Wednesday, May 08, 2013

Eiruvin 63a - Giving All One's Tzedaka to One Poor Person

The gemara says that one who gives all his gifts to one kohein will bring famine into the world. The implication clearly is that one must distribute the matnos kehuna among multiple people. The Maharsha asks that throughout shas we find a concept of מכירי כהונה which means a kohein who is accustomed to always receiving the gifts from a particular person, clearly implying that this was an accepted system. The Maharsha suggests that perhaps the prohibition of giving all gifts to one kohein is only for a king like Dovid who presumably had enough to distribute to many kohanim. But for a regular person who generally has enough for only one kohein, he can always give everything to that kohein. However, the Maharsha points out that our gemara certainly doesn't seem to hold that because it makes a rule for everyone and not just for kings.
The Rashash points out that this halacha is not codified in the Rambam and suggests that perhaps it is because the concept of מכירי כהונה that we see throughout shas contradicts this gemara and overrides it. Based on the Rashash it would seem that lma'aseh it is fine to give all one's matnos kehuna to one kohein.
Would we apply this concept to tzedaka as well? Is there an issue with one who wants to give all his tzedaka to one particular poor person?
The Nodeh Beyehuda (kama, y.d. 81) uses this gemara as a source to not give sandakaos to the same person twice because there is a concept to distribute wealth and zechuyos to multiple people. If we would stretch this concept to sandakaos, it should certainly apply to tzedaka. The Nodeh Beyehuda seems to understand that we would pasken like this gemara and therefore we should say the same thing by tzedaka. Whereas, the Rashash seems to hold that we don't pasken like this gemara and therefore one can choose a poor person to whom he gives all his tzedaka.
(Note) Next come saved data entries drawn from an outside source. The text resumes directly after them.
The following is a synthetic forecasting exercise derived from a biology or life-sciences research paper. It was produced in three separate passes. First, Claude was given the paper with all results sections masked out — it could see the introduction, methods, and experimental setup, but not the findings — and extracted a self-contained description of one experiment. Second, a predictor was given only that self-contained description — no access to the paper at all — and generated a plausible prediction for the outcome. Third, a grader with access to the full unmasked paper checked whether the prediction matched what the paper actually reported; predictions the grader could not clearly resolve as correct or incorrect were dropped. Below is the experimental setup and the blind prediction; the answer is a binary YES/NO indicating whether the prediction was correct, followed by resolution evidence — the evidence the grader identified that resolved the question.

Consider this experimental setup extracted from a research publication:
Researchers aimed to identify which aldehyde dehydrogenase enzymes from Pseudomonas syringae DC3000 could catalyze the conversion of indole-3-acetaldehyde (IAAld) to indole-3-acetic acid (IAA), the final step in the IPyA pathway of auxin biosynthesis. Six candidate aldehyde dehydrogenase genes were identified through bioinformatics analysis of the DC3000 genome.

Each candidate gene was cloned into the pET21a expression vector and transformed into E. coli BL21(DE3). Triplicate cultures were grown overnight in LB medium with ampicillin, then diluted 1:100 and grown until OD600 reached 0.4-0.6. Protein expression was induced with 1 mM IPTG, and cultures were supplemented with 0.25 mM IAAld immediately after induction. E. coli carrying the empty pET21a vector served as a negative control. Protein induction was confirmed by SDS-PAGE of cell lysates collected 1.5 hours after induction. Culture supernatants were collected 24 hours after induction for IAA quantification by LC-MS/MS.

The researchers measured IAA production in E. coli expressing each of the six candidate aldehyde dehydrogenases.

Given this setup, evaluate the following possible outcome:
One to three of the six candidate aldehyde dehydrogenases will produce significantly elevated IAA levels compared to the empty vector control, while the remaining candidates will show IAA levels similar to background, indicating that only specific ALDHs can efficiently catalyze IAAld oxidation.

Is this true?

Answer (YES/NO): YES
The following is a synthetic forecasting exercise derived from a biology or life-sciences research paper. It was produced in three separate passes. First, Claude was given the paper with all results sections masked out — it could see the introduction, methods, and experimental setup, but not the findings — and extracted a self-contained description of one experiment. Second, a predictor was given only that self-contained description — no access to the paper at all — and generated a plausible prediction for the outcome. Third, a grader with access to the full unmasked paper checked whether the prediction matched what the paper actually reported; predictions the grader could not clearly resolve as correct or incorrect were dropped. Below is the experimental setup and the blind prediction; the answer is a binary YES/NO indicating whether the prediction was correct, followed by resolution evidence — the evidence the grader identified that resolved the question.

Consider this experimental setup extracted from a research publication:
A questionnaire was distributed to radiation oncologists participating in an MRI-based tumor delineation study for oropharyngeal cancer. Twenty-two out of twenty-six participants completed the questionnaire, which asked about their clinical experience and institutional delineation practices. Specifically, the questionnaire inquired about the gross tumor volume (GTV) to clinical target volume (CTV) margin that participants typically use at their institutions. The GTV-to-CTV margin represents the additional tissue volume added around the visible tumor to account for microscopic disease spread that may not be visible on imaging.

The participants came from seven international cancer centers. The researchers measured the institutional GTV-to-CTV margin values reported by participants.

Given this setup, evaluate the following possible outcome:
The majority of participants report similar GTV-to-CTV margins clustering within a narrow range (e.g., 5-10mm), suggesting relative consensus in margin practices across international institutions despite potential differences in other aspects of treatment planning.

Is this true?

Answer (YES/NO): YES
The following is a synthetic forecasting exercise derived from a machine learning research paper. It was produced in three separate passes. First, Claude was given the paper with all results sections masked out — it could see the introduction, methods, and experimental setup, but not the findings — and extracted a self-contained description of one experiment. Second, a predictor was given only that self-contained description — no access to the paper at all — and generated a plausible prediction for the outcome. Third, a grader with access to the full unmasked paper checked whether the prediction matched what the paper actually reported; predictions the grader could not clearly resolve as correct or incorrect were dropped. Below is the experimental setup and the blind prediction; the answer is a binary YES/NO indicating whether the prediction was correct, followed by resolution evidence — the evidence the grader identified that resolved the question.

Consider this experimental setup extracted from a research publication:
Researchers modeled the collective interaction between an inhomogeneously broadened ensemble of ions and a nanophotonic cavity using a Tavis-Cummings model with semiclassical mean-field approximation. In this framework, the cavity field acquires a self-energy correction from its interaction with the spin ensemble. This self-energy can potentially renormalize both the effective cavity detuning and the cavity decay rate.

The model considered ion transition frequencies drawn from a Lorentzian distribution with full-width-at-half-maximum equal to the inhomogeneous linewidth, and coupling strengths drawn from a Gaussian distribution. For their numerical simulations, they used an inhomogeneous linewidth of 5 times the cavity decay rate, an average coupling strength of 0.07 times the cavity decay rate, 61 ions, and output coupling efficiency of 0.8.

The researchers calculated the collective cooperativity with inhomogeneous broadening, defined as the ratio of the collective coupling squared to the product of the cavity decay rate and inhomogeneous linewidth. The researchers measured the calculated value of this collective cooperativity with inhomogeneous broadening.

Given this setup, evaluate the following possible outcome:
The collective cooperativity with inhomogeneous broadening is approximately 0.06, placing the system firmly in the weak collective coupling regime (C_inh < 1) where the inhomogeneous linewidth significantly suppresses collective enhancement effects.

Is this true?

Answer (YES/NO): NO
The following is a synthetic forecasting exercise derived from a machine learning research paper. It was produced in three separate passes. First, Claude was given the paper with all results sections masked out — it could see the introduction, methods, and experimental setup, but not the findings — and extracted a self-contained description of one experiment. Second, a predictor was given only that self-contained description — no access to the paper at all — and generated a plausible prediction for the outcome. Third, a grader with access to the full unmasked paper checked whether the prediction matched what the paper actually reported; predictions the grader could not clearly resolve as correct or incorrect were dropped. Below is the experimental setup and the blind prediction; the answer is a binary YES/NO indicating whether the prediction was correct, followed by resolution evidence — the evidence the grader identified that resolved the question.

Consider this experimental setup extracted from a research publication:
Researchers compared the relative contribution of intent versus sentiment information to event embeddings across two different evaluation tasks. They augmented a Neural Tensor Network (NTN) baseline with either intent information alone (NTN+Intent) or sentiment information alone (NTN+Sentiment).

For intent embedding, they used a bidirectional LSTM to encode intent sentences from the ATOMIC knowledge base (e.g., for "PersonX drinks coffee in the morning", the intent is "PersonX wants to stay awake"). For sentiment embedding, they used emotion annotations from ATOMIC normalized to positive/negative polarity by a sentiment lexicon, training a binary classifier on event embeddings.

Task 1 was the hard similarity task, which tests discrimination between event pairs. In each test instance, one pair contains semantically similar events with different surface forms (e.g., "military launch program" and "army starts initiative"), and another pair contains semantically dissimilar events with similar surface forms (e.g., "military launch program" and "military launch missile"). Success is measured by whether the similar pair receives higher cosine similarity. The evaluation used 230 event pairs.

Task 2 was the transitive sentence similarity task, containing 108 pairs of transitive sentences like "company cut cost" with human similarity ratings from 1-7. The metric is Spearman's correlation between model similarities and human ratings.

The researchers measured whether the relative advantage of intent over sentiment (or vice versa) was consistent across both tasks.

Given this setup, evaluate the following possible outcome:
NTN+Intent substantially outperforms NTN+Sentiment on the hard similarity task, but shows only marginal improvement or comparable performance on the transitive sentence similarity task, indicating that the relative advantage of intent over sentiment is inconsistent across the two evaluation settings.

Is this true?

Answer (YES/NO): NO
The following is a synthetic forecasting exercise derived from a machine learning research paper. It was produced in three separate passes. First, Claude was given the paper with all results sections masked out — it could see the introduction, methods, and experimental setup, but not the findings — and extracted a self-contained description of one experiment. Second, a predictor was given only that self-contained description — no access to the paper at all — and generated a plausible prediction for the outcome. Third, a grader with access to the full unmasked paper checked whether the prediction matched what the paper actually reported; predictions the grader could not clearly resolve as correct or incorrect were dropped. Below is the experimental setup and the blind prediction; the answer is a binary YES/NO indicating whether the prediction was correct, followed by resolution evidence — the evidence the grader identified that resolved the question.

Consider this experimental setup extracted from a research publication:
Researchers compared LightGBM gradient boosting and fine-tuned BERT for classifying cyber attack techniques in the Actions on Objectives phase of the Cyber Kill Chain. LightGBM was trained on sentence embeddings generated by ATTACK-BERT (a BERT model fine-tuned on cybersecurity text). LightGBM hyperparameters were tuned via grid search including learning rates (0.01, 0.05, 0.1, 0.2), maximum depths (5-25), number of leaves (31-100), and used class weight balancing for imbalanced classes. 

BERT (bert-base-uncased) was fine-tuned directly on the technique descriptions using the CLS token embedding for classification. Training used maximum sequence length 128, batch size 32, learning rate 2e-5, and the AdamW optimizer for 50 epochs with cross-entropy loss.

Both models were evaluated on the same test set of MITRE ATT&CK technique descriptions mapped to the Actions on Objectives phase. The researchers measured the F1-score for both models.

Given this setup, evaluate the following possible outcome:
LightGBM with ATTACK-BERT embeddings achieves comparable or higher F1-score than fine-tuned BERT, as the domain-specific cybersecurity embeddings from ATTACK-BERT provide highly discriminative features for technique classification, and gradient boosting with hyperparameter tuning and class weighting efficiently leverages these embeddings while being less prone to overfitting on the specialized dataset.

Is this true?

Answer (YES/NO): YES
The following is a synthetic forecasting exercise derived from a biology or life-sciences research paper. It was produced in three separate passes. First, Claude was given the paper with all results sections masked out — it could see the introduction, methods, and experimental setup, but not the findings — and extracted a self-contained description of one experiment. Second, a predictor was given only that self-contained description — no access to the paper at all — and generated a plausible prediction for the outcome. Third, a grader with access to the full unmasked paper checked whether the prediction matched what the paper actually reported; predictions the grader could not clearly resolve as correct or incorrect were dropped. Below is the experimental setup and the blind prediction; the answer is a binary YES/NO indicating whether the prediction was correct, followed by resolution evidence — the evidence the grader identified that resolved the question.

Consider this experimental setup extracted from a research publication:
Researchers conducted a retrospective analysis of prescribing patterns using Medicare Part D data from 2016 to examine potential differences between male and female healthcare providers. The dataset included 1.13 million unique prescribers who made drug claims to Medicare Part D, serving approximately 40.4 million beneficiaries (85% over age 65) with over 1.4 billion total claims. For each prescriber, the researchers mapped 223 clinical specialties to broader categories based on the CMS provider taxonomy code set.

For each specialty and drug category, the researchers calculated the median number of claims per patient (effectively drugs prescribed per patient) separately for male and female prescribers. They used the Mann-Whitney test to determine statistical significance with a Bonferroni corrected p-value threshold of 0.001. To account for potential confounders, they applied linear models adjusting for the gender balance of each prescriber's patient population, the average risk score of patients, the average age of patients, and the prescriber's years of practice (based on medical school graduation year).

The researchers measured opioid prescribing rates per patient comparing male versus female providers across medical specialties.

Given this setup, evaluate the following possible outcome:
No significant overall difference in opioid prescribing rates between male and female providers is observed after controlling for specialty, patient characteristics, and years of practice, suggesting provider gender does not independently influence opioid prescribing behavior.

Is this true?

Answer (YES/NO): NO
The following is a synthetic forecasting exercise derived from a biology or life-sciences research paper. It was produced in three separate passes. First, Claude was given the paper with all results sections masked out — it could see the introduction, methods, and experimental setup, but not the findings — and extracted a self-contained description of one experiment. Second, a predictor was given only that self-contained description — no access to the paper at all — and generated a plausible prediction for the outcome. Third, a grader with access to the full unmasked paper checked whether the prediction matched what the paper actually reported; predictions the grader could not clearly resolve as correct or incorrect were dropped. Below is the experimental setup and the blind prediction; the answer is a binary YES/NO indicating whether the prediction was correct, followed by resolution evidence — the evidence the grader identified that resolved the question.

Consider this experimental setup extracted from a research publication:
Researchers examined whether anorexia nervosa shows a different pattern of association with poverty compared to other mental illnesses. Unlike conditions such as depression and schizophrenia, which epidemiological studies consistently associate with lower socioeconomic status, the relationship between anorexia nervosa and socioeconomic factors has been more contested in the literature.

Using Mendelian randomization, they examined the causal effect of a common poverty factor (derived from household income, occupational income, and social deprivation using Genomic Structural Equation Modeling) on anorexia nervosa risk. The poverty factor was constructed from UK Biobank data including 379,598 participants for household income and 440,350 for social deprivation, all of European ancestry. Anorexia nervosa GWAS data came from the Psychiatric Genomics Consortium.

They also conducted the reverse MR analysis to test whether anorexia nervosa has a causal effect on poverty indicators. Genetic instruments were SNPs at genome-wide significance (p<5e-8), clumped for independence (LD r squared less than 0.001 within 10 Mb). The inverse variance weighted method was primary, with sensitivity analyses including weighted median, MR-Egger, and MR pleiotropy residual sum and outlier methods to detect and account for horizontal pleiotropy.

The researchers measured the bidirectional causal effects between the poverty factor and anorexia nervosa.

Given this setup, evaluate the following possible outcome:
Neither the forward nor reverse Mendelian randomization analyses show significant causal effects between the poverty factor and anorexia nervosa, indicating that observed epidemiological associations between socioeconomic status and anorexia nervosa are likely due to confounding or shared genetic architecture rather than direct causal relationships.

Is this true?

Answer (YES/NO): NO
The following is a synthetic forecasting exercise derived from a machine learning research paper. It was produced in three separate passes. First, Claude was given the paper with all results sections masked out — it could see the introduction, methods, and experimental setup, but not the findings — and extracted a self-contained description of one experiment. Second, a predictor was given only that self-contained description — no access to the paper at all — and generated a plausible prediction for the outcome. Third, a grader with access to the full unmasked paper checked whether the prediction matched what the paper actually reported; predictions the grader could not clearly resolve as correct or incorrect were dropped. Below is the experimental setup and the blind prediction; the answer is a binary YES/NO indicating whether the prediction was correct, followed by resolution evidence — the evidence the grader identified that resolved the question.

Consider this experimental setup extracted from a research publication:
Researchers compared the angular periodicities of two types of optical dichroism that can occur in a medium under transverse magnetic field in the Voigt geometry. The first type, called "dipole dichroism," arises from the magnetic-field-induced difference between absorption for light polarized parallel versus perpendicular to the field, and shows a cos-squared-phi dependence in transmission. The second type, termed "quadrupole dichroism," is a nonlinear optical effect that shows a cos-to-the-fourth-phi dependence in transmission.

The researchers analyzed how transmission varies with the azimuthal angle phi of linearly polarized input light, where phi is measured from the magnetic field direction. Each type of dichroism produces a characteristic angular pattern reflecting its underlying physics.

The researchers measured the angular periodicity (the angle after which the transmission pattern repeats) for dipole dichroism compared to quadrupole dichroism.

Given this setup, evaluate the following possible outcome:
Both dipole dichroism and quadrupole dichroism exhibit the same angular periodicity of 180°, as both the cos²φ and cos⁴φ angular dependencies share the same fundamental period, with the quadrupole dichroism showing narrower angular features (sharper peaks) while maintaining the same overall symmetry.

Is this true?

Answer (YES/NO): NO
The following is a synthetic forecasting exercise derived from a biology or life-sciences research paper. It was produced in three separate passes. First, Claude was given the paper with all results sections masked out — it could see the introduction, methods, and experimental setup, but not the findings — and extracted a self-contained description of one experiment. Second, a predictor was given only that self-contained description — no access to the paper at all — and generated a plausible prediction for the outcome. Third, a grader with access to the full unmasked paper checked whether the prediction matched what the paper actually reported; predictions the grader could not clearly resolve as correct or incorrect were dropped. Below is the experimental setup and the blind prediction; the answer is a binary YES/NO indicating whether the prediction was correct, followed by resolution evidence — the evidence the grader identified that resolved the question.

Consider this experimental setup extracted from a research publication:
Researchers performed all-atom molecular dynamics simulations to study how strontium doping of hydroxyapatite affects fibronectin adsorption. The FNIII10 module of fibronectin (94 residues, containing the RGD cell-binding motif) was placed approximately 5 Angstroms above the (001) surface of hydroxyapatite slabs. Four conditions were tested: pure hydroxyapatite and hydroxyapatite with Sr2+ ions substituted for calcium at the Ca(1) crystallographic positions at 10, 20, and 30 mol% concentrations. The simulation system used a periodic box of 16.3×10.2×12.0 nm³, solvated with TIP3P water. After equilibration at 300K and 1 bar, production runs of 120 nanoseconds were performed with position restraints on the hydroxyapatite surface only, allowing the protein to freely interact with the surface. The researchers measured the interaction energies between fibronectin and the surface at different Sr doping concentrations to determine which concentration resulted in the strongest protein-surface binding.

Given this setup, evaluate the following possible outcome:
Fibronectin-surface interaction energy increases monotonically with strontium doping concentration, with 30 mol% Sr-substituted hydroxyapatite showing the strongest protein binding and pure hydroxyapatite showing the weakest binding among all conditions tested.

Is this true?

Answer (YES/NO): NO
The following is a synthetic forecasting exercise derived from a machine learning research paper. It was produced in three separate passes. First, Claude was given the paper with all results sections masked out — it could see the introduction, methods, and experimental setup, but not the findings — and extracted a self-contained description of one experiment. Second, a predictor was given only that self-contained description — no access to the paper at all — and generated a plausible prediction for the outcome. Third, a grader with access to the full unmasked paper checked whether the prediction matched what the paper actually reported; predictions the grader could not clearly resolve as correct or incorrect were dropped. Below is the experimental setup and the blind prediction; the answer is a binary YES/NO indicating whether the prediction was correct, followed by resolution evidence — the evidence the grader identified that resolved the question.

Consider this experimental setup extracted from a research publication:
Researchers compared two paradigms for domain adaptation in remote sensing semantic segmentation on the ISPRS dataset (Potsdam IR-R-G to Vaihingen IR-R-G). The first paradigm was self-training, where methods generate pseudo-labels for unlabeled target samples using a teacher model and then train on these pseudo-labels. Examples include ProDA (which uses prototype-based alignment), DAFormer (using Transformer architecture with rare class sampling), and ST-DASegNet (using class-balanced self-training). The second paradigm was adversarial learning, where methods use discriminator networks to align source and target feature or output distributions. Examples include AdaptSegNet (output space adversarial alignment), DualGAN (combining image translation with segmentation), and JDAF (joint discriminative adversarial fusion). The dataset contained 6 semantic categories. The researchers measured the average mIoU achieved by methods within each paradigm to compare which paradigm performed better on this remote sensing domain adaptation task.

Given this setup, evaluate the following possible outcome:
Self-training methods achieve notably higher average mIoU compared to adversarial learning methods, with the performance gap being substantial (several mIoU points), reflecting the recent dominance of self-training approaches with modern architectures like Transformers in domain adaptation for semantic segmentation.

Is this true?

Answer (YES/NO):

The Magen Avrohom (Hil. Purim 695:12) writes that the reason that one must give matanos la'evyonim to two people as opposed to mishloach manos which is only to one person is because by aniyim there is a mitzvah to distribute to multiple aniyim rather than giving all the tzedaka to one individual. Presumably, the Magen Avrohom would draw his principal from our gemara, understanding that we do pasken like this, not like the Rashash. To elaborate on this point, the machatzis hashekel cites that Bach who says that if one has 100 gold coins, it's better to give 1 to 100 aniyim, rather than giving 100 to one because by giving to 100 aniyim you give life to 100 souls. The rationale that is offered by the Bach only makes sense if one would be giving a significant amount to each ani and enough to tend to their needs. However, if one has $100 which may be a significant give for 1 ani but not for 100, it would seem that even the bach and magen avrohom may agree that it is better to give it all to one person rather than distribute it to 100 poor people. The Pri Megadim seems to disagree with the magen avrohom and says that it is merely a technical diyuk from the pasuk which says matanos la'evyonim, implying multiple aniyim, but would not be a rule for tzedaka in general.
However, in Hilchos Tzedaka 257:9 the shulchan aruch writes that one should not give all his tzedaka to one poor person and the Be'er HaGola cites our gemara as the source. Clearly, the Shulchan Aruch holds that we do pasken like our gemara and doesn't consider the din of makirei kehuna to contradict it. Perhaps it is because makirei kehuna is assuming that one barely has enough matanos for one kohen, but if the has enough to provide many with a significant amount, he should be distributing his matanos and his tzedaka.